> **YOUR TASK**: Locate every line in the records below that holds the word "NGKeyword" and return each one.

> **Records from a dataset**:
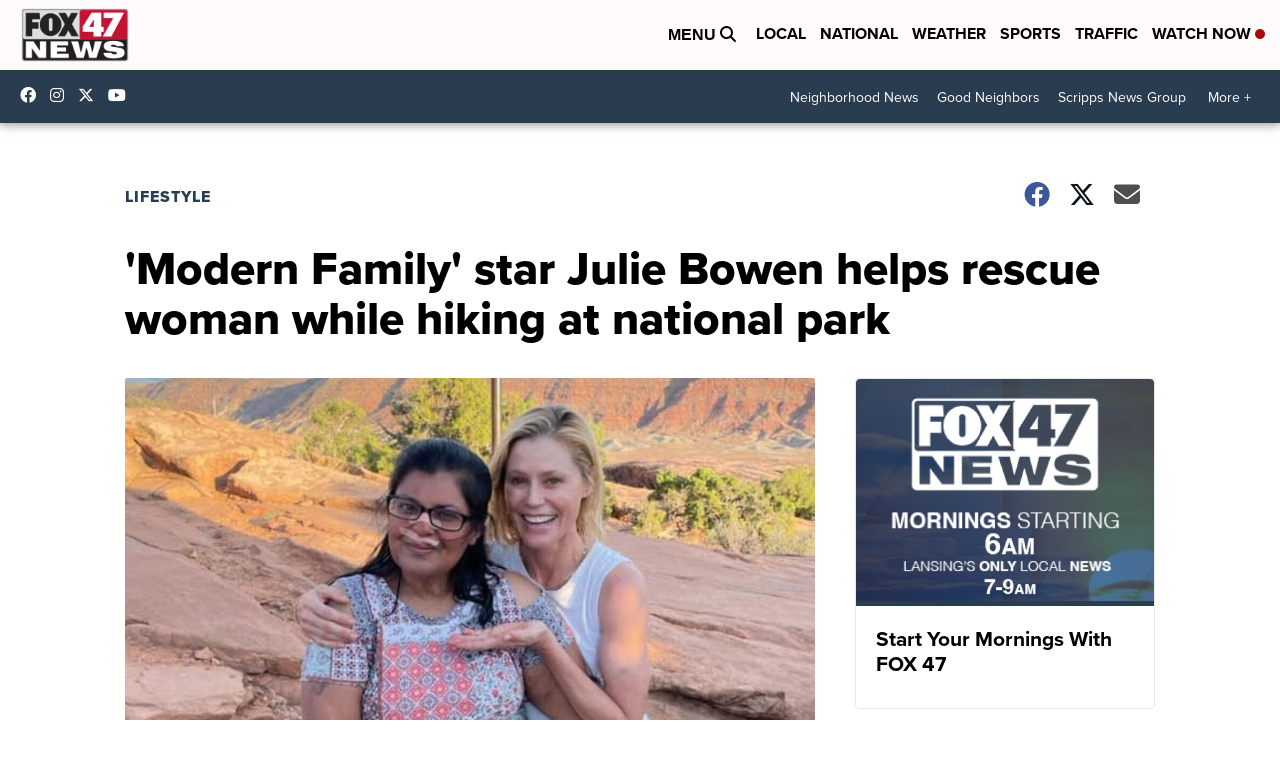

--- FILE ---
content_type: application/javascript; charset=utf-8
request_url: https://fundingchoicesmessages.google.com/f/AGSKWxWE8C7b9iAwtl0tMPEVclMFkJTrYXEmU9_Jc9oF4MXGKpBWmw47LJNfQVNwWZoSbqD1wF_bVv1TfpjpOrz2KjHr9ZjGobt9aK4GYLnhnN6FV5fdLN-j2h1gsnEhQ8mL9b7RTf8dp9HeGTLDxM5EJOBnTMTO2Zh87ul-M8dBEDZf2yDNwitlfZjZ6CFf/__ads_cached./fc_ads./delivery/afr./adlens-/mobile_ads-
body_size: -1290
content:
window['8e2e32c8-ad0a-40da-b42e-5b6b80fd2ae8'] = true;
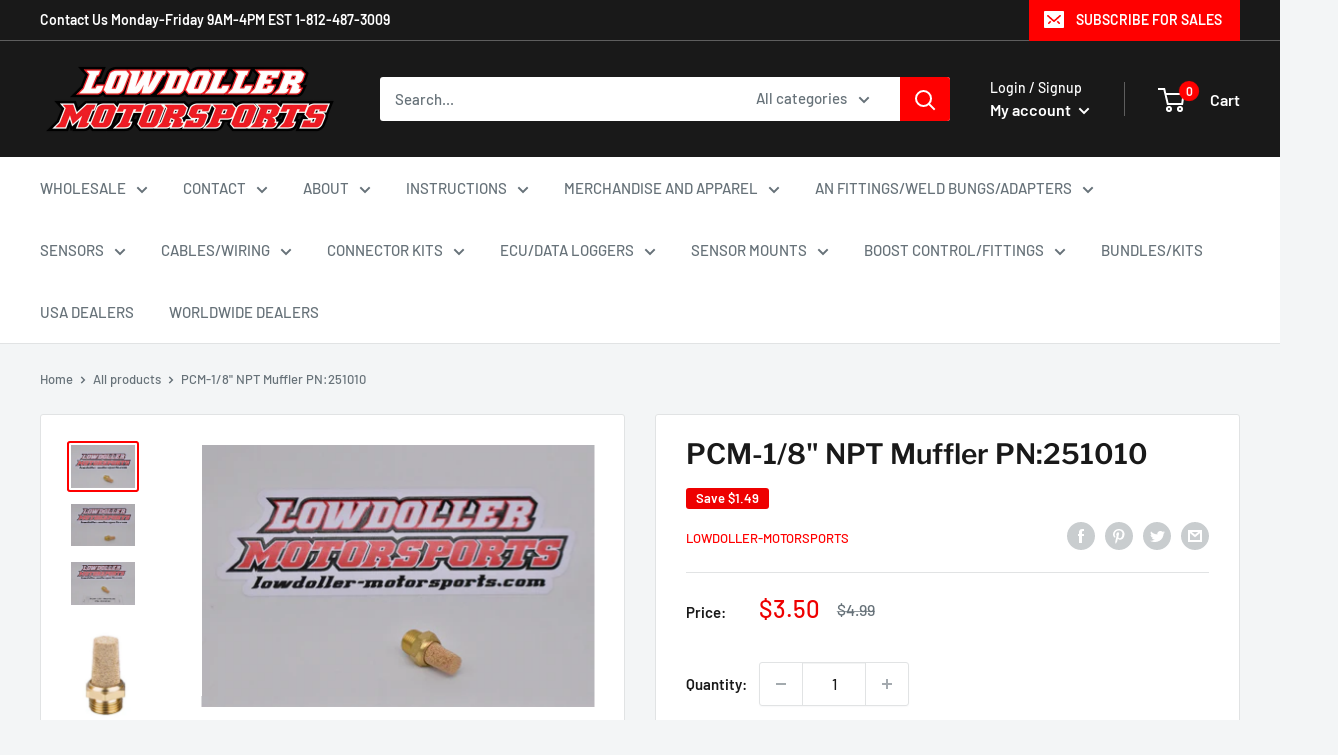

--- FILE ---
content_type: text/javascript
request_url: https://lowdoller-motorsports.com/cdn/shop/t/6/assets/custom.js?v=90373254691674712701649343993
body_size: -550
content:
//# sourceMappingURL=/cdn/shop/t/6/assets/custom.js.map?v=90373254691674712701649343993
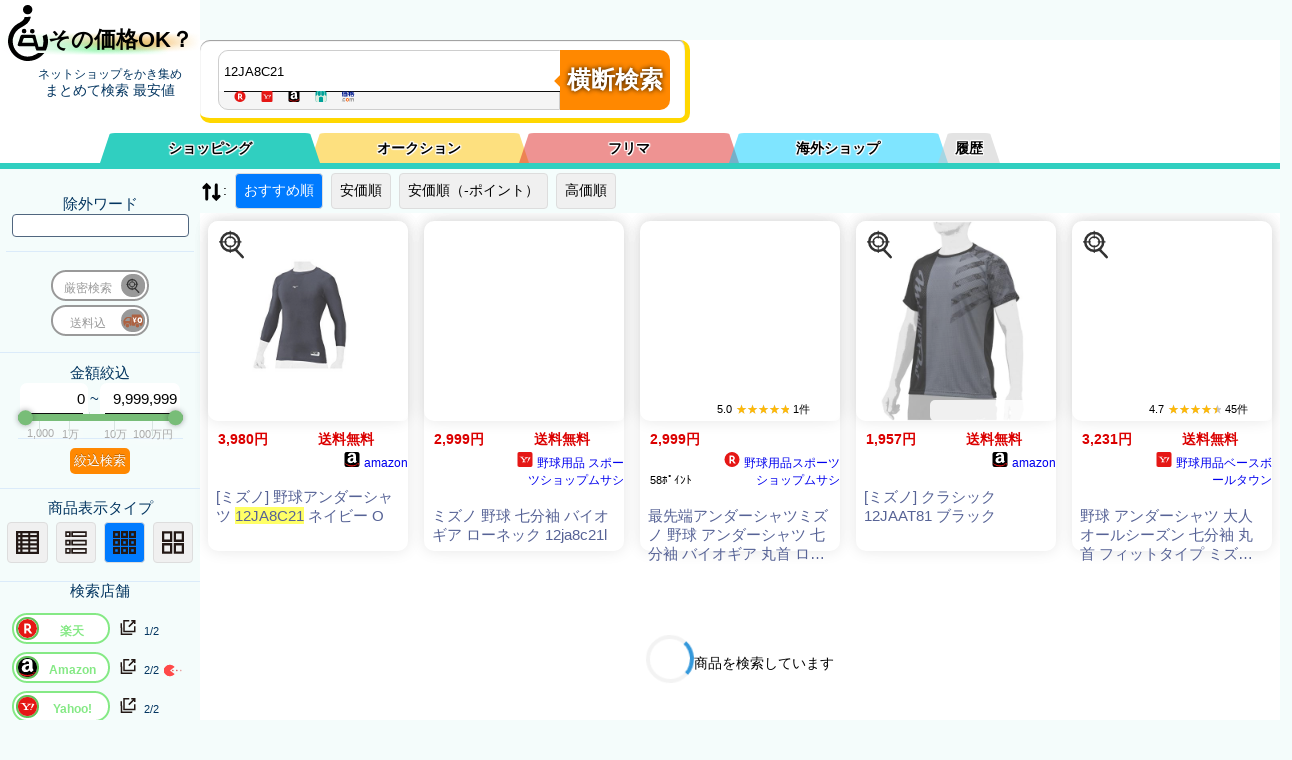

--- FILE ---
content_type: text/plain; charset=UTF-8
request_url: https://benzo.xsrv.jp/kakakucom/kakakucom_json.php?keyword=12JA8C21&sortid=0&MinPrice=0&MaxPrice=9999999&souryou=false&NGKeyword=&category=0&ItemPage=1&cat=&hanbai=true&rf=
body_size: 303
content:
{"Result":{"total_Su":"0","page":1,"cnt_start":0,"sql":"    SELECT \n    `name`, data.`cat_id`, data.`k_id`, `img`, `url`, `bland`, `price` \n    FROM `kakakucomAll` as data\n    JOIN kakakucomALL_Sh_Index as Ind ON \n    data.k_id = Ind.k_id\n    JOIN conv_k_id2b_id as u_id2k_id ON\n    u_id2k_id.k_id = data.k_id \n    WHERE data.`price` > 0 AND data.`price` < 9999999 AND MATCH(Ind.`word`) AGAINST(+12JA8C21 in boolean mode) \n    ORDER BY register_dt desc\n    LIMIT 0, 30","keyword":"+12JA8C21","keyword_Moto":"12JA8C21","cnt_end":"0","Items":[],"time_log":[0.0007350444793701171875],"k":"+12JA8C21"},"B":"A"}

--- FILE ---
content_type: text/plain; charset=UTF-8
request_url: https://benzo.xsrv.jp/kakakucom/kakakucom_json.php?keyword=12JA8C21&sortid=0&MinPrice=0&MaxPrice=9999999&souryou=false&NGKeyword=&category=0&ItemPage=1
body_size: 303
content:
{"Result":{"total_Su":"0","page":1,"cnt_start":0,"sql":"    SELECT \n    `name`, data.`cat_id`, data.`k_id`, `img`, `url`, `bland`, `price` \n    FROM `kakakucomAll` as data\n    JOIN kakakucomALL_Sh_Index as Ind ON \n    data.k_id = Ind.k_id\n    JOIN conv_k_id2b_id as u_id2k_id ON\n    u_id2k_id.k_id = data.k_id \n    WHERE data.`price` > 0 AND data.`price` < 9999999 AND MATCH(Ind.`word`) AGAINST(+12JA8C21 in boolean mode) \n    ORDER BY register_dt desc\n    LIMIT 0, 30","keyword":"+12JA8C21","keyword_Moto":"12JA8C21","cnt_end":"0","Items":[],"time_log":[0.0013082027435302734375],"k":"+12JA8C21"},"B":"A"}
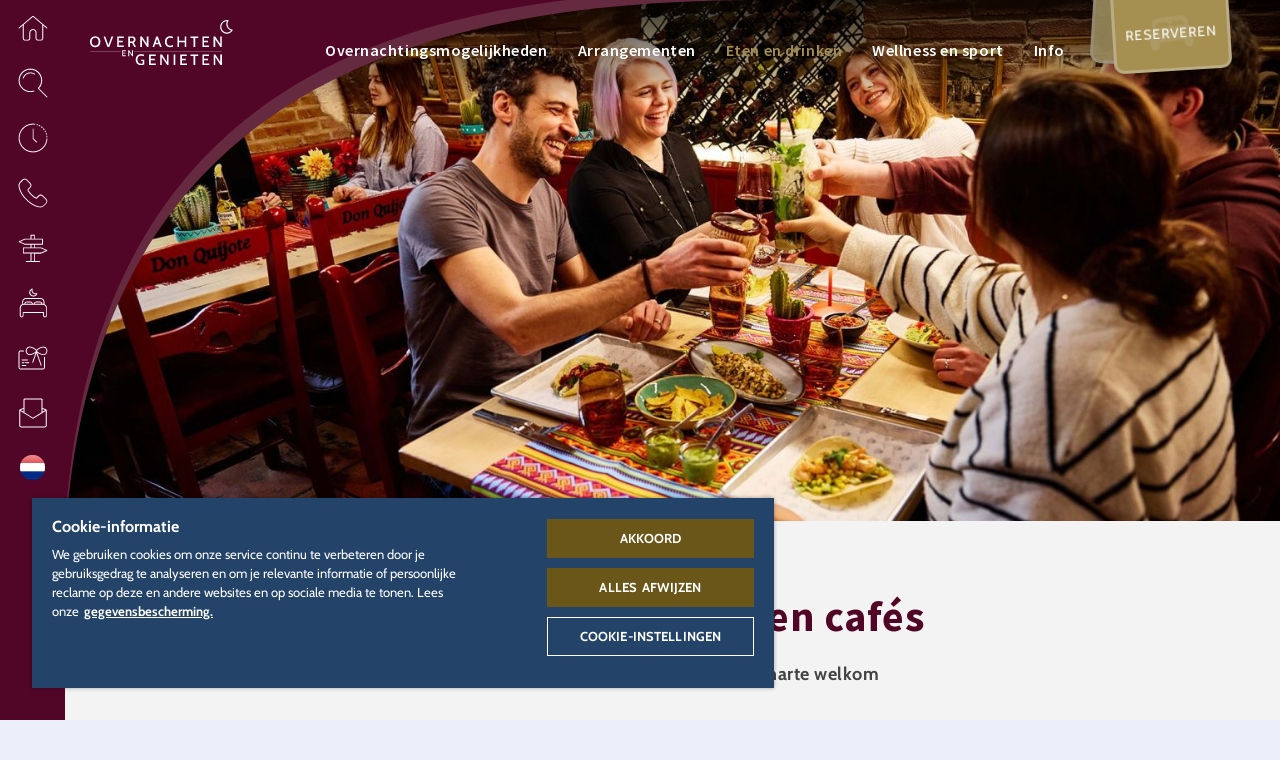

--- FILE ---
content_type: image/svg+xml
request_url: https://www.europapark.de/themes/bmhzero/images/icons/ticketnav-bed.svg
body_size: 1086
content:
<?xml version="1.0" encoding="utf-8"?>
<!-- Generator: Adobe Illustrator 24.1.2, SVG Export Plug-In . SVG Version: 6.00 Build 0)  -->
<svg version="1.1" id="Ebene_1" xmlns="http://www.w3.org/2000/svg" xmlns:xlink="http://www.w3.org/1999/xlink" x="0px" y="0px"
	 viewBox="0 0 51 51" enable-background="new 0 0 51 51" xml:space="preserve">
<desc>Created with Sketch.</desc>
<path fill-rule="evenodd" clip-rule="evenodd" fill="#AD9963" d="M9.9,18.5c-0.2-2.2,1.5-4.2,3.8-4.4l5.8-0.4
	c2.3-0.2,4.2,1.6,4.4,3.8l0.1,1.2l-13.9,1L9.9,18.5z M25.3,17.4c-0.2-2.2,1.5-4.2,3.8-4.4l5.8-0.4c2.3-0.2,4.2,1.6,4.4,3.8l0.1,1.2
	l-13.9,1L25.3,17.4z M43,18.1L42.8,18c0,0,0,0,0-0.1l-0.3-3.6c-0.3-3.6-3.4-6.3-7-6.1L12.3,9.8c-3.6,0.3-6.3,3.4-6.1,7l0.3,3.6
	c0,0,0,0,0,0.1l0,0l0,0c-2.2,1.2-3.6,3.6-3.4,6.2L4,38.5c0.2,2.5,2.4,4.4,4.9,4.2s4.4-2.4,4.2-4.9l-0.2-2.3c0-0.4,0.3-0.8,0.7-0.8
	L37.8,33c0.4,0,0.8,0.3,0.8,0.7l0.2,2.3c0.2,2.5,2.4,4.4,4.9,4.2s4.4-2.4,4.2-4.9l-0.8-11.7C46.9,21.1,45.2,19,43,18.1L43,18.1z"/>
</svg>
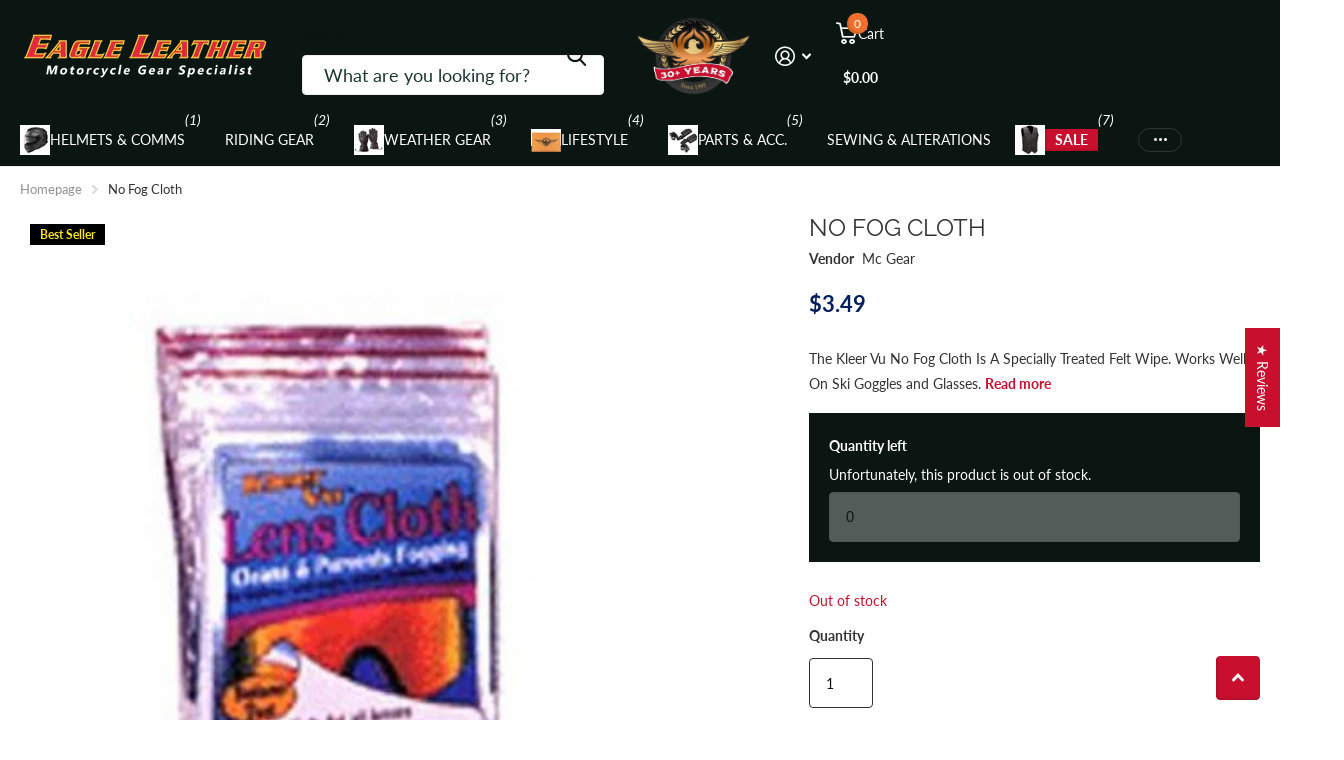

--- FILE ---
content_type: text/javascript; charset=utf-8
request_url: https://eagleleather.com/web-pixels@fcfee988w5aeb613cpc8e4bc33m6693e112/web-pixel-shopify-app-pixel@0450/sandbox/worker.modern.js
body_size: -698
content:
importScripts('https://eagleleather.com/cdn/wpm/sfcfee988w5aeb613cpc8e4bc33m6693e112m.js');
globalThis.shopify = self.webPixelsManager.createShopifyExtend('shopify-app-pixel', 'APP');
importScripts('/web-pixels/strict/app/web-pixel-shopify-app-pixel@0450.js');


--- FILE ---
content_type: text/javascript; charset=utf-8
request_url: https://eagleleather.com/web-pixels@fcfee988w5aeb613cpc8e4bc33m6693e112/web-pixel-1779466535@cf1781658ed156031118fc4bbc2ed159/sandbox/worker.modern.js
body_size: -631
content:
importScripts('https://eagleleather.com/cdn/wpm/sfcfee988w5aeb613cpc8e4bc33m6693e112m.js');
globalThis.shopify = self.webPixelsManager.createShopifyExtend('1779466535', 'APP');
importScripts('/web-pixels/strict/app/web-pixel-1779466535@cf1781658ed156031118fc4bbc2ed159.js');


--- FILE ---
content_type: text/javascript; charset=utf-8
request_url: https://eagleleather.com/web-pixels@fcfee988w5aeb613cpc8e4bc33m6693e112/web-pixel-2205286695@19f3dd9843a7c108f5b7db6625568262/sandbox/worker.modern.js
body_size: -549
content:
importScripts('https://eagleleather.com/cdn/wpm/sfcfee988w5aeb613cpc8e4bc33m6693e112m.js');
globalThis.shopify = self.webPixelsManager.createShopifyExtend('2205286695', 'APP');
importScripts('/web-pixels/strict/app/web-pixel-2205286695@19f3dd9843a7c108f5b7db6625568262.js');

> **ANSWER SPACE**:
request_url: https://benzo.xsrv.jp/kakakucom/kakakucom_json.php?keyword=12JA8C21&sortid=0&MinPrice=0&MaxPrice=9999999&souryou=false&NGKeyword=&category=0&ItemPage=1&cat=&hanbai=true&rf=
request_url: https://benzo.xsrv.jp/kakakucom/kakakucom_json.php?keyword=12JA8C21&sortid=0&MinPrice=0&MaxPrice=9999999&souryou=false&NGKeyword=&category=0&ItemPage=1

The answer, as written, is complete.